>> begin
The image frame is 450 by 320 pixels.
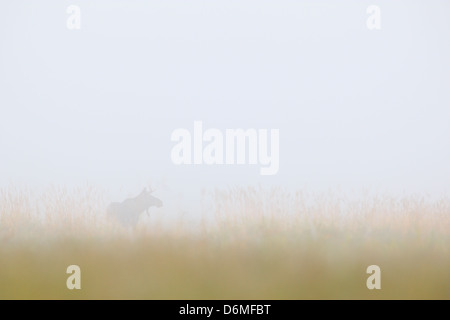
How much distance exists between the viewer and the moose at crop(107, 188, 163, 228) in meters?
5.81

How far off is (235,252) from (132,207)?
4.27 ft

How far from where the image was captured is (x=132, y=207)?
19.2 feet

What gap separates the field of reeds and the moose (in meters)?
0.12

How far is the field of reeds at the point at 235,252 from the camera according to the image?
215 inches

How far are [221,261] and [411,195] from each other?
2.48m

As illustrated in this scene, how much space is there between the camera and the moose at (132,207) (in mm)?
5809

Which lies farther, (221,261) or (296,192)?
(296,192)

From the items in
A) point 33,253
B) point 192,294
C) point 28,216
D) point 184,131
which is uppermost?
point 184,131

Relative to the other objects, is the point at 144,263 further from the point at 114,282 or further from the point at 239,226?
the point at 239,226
>> end
>> begin
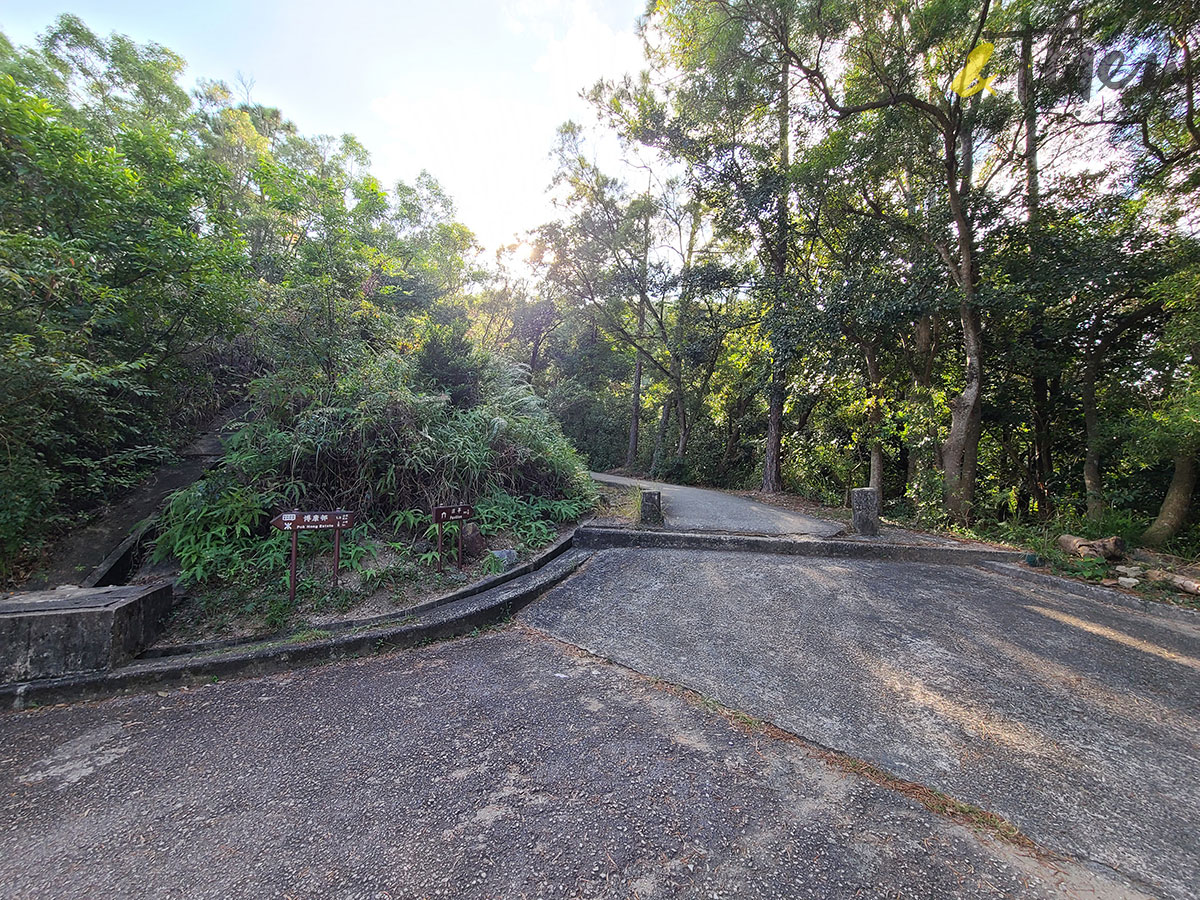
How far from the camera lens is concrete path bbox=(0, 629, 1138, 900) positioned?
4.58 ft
>> end
Pick out every line of the entries above that contains the string "reeds", treating uppercase and lowercase letters as different.

What gap separates the field of reeds and the moose (in meters)?
How far is the field of reeds at the point at 235,252 from the camera according to the image?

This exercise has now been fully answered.